Chronic maternal hypertension is also associated with adverse events in the fetus/infant. Chronic maternal hypertension may increase the risk of birth defects, low birth weight, premature delivery, stillbirth, and neonatal death. Actual fetal/neonatal risks may be related to duration and severity of maternal hypertension. Untreated chronic hypertension may also increase the risks of adverse maternal outcomes, including gestational diabetes, preeclampsia, delivery complications, stroke, and myocardial infarction (ACOG 203 2019).

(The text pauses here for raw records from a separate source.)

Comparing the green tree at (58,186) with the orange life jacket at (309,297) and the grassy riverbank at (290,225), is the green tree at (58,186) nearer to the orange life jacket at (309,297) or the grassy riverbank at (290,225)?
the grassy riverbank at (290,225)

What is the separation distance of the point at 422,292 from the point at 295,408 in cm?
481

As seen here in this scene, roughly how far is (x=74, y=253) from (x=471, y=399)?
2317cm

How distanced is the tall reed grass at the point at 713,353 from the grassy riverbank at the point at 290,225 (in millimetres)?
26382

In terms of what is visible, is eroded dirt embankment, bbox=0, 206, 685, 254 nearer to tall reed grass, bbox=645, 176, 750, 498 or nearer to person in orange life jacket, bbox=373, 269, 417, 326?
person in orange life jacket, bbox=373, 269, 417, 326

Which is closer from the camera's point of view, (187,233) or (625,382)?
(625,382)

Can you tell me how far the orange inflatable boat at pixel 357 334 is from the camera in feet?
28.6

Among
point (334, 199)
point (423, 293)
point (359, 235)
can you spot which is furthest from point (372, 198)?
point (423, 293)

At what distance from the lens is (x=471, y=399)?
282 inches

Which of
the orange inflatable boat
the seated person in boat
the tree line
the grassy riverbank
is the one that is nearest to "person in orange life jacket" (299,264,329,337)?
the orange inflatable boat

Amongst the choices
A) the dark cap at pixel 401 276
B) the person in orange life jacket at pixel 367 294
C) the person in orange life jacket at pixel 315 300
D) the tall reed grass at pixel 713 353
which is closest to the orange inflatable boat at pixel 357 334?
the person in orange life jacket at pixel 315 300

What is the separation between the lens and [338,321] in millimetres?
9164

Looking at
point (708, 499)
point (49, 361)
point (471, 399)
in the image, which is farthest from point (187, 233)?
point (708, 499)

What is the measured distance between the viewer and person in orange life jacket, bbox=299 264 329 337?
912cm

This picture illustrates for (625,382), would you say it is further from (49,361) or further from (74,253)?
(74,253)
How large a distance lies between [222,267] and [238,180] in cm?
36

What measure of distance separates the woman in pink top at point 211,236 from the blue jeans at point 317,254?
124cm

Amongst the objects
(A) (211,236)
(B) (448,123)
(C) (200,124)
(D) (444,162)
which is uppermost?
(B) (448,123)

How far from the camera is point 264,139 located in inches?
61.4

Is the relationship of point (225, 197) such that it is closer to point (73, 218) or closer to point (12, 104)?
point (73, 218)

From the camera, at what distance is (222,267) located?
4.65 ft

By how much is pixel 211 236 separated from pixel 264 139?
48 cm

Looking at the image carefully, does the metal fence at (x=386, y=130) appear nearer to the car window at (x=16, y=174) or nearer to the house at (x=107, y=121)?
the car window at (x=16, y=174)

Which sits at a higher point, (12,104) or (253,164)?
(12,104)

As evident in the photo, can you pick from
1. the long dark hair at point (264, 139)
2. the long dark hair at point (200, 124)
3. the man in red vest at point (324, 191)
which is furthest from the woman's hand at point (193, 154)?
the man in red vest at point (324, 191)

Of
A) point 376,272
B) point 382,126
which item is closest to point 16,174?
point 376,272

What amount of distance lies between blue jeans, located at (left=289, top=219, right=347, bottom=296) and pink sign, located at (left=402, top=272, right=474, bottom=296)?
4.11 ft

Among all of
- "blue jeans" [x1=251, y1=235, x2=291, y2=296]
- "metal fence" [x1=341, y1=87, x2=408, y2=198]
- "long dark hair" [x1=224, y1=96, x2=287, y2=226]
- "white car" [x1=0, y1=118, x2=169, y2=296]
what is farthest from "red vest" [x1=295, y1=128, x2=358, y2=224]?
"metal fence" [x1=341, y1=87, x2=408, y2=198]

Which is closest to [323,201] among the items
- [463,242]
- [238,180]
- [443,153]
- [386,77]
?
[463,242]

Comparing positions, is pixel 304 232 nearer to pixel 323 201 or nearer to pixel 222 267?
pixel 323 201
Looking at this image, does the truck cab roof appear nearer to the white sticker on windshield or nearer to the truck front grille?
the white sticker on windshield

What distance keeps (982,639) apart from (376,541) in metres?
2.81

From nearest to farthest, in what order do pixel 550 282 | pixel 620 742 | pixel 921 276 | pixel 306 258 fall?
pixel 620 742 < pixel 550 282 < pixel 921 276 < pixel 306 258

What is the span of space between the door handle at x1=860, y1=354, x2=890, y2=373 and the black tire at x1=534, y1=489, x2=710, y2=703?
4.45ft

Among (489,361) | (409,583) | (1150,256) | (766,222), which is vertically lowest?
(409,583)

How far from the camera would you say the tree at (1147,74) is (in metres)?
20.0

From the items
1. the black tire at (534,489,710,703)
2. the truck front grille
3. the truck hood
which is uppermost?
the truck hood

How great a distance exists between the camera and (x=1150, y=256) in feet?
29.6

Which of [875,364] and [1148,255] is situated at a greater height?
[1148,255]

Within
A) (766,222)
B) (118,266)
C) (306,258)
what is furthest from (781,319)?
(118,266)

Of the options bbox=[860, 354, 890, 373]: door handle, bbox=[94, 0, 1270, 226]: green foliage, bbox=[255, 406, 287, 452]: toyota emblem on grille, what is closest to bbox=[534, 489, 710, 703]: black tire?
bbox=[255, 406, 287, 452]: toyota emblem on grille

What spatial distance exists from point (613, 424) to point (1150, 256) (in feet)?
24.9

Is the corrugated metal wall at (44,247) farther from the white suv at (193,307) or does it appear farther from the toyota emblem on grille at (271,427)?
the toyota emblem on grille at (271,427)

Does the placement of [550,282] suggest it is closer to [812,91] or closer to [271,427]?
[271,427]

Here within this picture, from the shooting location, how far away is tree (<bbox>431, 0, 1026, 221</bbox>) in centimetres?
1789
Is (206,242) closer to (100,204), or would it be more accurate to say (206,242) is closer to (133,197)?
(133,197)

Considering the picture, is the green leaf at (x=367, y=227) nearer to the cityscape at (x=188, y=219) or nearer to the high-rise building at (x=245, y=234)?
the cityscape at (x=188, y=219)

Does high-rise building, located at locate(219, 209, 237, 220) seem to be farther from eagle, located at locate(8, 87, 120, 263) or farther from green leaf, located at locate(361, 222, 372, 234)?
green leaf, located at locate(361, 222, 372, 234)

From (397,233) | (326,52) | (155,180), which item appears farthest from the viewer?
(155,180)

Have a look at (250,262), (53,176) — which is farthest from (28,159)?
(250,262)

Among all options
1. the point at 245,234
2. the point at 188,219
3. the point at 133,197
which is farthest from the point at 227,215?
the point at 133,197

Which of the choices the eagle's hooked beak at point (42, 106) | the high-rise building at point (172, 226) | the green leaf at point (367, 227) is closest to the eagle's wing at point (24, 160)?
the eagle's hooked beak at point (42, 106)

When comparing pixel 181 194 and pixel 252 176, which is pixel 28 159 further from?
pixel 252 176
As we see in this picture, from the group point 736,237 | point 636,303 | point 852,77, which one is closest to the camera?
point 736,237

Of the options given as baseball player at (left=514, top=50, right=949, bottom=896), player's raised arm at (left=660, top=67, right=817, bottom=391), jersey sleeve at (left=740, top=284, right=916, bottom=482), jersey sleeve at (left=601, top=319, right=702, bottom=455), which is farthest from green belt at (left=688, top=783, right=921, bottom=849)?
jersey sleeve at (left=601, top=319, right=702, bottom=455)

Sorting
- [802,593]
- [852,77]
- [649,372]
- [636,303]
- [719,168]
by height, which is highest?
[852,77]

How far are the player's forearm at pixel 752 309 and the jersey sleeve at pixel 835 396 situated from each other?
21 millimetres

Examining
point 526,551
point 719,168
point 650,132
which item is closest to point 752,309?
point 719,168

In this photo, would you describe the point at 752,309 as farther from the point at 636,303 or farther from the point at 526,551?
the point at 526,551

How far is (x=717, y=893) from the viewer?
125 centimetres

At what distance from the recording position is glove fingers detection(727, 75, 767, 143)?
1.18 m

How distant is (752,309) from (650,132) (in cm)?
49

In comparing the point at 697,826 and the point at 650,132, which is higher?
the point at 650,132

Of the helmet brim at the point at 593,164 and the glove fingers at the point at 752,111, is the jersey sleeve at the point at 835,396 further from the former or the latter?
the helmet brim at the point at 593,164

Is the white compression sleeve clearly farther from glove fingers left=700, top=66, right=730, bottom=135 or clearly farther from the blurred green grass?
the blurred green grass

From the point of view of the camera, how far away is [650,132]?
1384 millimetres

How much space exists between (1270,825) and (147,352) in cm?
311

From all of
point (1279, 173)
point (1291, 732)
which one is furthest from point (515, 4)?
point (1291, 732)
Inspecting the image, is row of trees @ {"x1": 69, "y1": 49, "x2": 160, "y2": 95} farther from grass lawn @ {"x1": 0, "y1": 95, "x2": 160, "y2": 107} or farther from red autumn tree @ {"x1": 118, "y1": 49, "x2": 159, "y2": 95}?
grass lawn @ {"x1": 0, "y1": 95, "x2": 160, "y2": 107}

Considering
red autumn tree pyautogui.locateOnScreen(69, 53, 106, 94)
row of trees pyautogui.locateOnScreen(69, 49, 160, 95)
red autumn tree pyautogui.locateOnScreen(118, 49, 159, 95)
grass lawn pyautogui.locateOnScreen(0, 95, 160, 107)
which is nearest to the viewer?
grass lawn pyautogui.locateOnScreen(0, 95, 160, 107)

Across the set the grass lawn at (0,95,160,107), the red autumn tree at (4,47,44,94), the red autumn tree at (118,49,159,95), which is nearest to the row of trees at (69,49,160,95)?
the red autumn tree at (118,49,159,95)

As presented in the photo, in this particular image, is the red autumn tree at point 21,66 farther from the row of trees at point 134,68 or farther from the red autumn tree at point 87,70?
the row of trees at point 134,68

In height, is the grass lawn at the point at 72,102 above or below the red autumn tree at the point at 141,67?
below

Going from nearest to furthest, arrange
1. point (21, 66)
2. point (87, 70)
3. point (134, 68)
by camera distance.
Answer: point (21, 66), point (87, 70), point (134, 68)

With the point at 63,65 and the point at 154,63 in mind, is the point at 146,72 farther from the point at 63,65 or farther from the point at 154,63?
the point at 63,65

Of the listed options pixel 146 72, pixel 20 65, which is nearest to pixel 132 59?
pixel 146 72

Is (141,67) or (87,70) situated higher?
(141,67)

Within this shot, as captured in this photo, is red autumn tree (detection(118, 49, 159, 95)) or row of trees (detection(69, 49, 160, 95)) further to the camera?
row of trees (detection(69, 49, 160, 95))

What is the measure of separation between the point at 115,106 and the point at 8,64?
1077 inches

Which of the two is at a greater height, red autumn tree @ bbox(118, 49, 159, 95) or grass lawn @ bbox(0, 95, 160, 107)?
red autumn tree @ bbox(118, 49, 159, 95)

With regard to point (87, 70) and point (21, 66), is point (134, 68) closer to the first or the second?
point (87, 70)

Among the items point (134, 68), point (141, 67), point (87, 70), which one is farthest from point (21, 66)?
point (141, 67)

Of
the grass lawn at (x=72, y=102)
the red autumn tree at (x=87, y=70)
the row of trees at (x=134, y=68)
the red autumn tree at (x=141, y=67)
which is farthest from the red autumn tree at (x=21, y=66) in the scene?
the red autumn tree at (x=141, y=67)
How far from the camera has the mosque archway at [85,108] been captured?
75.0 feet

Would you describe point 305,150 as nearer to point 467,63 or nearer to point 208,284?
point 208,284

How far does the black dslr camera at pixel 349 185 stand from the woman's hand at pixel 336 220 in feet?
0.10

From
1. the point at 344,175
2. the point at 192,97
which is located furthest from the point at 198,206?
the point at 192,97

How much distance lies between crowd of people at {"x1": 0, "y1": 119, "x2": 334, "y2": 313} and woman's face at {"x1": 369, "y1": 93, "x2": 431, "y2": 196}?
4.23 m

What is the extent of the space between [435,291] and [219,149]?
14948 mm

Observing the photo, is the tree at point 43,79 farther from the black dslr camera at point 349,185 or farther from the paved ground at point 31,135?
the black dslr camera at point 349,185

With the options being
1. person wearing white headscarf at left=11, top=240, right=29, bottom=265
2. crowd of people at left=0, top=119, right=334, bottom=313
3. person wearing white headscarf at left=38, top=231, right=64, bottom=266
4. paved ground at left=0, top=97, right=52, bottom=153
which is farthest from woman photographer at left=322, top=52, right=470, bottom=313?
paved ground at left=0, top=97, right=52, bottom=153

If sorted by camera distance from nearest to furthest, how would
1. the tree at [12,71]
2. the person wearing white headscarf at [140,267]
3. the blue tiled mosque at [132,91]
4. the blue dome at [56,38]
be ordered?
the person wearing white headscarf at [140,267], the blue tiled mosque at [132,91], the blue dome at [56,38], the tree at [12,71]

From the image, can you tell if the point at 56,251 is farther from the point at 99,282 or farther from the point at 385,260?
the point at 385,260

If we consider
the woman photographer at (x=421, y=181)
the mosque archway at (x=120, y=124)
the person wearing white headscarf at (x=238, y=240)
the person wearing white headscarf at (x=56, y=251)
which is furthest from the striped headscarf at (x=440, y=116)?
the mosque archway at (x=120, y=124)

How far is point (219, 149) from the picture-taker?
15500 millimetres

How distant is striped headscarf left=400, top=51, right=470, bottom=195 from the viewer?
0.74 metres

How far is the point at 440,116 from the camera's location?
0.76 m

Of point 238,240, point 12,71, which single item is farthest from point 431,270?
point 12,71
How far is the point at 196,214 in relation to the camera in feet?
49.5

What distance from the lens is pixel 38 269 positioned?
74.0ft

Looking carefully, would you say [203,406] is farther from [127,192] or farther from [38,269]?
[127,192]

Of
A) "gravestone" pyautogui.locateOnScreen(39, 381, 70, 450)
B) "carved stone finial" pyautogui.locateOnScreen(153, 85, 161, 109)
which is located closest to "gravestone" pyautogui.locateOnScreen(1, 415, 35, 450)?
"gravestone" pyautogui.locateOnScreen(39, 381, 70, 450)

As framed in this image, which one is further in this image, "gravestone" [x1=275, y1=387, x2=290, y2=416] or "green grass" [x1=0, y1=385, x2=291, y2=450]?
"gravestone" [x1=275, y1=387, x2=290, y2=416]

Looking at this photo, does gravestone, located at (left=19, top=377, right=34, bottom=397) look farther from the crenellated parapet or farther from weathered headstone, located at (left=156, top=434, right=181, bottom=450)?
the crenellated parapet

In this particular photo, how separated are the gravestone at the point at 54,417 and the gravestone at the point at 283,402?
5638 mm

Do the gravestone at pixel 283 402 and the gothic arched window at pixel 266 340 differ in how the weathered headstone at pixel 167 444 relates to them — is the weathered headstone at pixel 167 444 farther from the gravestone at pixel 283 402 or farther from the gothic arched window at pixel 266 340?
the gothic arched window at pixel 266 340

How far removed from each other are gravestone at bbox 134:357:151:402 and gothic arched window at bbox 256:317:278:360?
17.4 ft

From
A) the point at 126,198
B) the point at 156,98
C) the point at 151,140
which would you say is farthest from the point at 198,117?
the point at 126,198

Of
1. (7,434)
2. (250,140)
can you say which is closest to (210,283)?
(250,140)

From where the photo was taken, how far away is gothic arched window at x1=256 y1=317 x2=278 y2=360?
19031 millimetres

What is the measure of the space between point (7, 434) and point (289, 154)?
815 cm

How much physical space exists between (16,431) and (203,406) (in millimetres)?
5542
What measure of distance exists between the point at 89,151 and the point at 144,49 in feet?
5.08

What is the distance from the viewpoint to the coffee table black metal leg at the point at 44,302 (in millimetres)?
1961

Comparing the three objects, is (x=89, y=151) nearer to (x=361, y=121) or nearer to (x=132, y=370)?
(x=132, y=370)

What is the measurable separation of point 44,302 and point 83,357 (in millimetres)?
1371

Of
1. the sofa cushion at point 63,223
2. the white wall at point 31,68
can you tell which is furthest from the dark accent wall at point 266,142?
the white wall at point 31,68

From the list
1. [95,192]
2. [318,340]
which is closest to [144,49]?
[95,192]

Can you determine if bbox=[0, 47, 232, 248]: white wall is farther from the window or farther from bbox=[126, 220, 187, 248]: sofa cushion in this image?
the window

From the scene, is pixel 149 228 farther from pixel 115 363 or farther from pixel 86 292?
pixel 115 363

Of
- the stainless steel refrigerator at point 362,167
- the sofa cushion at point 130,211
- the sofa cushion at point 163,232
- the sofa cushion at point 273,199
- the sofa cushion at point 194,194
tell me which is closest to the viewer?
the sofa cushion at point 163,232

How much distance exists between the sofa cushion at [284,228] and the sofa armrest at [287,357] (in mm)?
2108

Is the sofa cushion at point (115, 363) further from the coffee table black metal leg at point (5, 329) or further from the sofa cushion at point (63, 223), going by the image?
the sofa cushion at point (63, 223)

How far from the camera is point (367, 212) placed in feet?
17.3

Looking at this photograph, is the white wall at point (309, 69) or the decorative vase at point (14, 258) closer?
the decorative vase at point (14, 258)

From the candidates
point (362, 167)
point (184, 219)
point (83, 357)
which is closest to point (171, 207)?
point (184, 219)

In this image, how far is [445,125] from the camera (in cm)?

The maternal half-life and serum concentration of betaxolol immediately postpartum are not significantly different than what is observed in nonpregnant women (Boutroy 1990; Morselli 1990). When treatment of chronic hypertension in pregnancy is indicated, agents other than betaxolol are preferred (ACOG 203 2019; ESC [Regitz-Zagrosek 2018]; Magee 2014). Females with preexisting hypertension may continue their medication during pregnancy unless contraindications exist (ESC [Regitz-Zagrosek 2018]).

Patient Education

• Discuss specific use of drug and side effects with patient as it relates to treatment. (HCAHPS: During this hospital stay, were you given any medicine that you had not taken before? Before giving you any new medicine, how often did hospital staff tell you what the medicine was for? How often did hospital staff describe possible side effects in a way you could understand?)
• Patient may experience joint pain, nausea, loss of strength and energy, headache, or trouble sleeping. Have patient report immediately to prescriber severe dizziness, passing out, shortness of breath, excessive weight gain, swelling of arms or legs, chest pain, slow heartbeat, or abnormal heartbeat (HCAHPS).
• Educate patient about signs of a significant reaction (eg, wheezing; chest tightness; fever; itching; bad cough; blue skin color; seizures; or swelling of face, lips, tongue, or throat). Note: This is not a comprehensive list of all side effects. Patient should consult prescriber for additional questions.

Intended Use and Disclaimer: Should not be printed and given to patients. This information is intended to serve as a concise initial reference for health care professionals to use when discussing medications with a patient. You must ultimately rely on your own discretion, experience, and judgment in diagnosing, treating, and advising patients.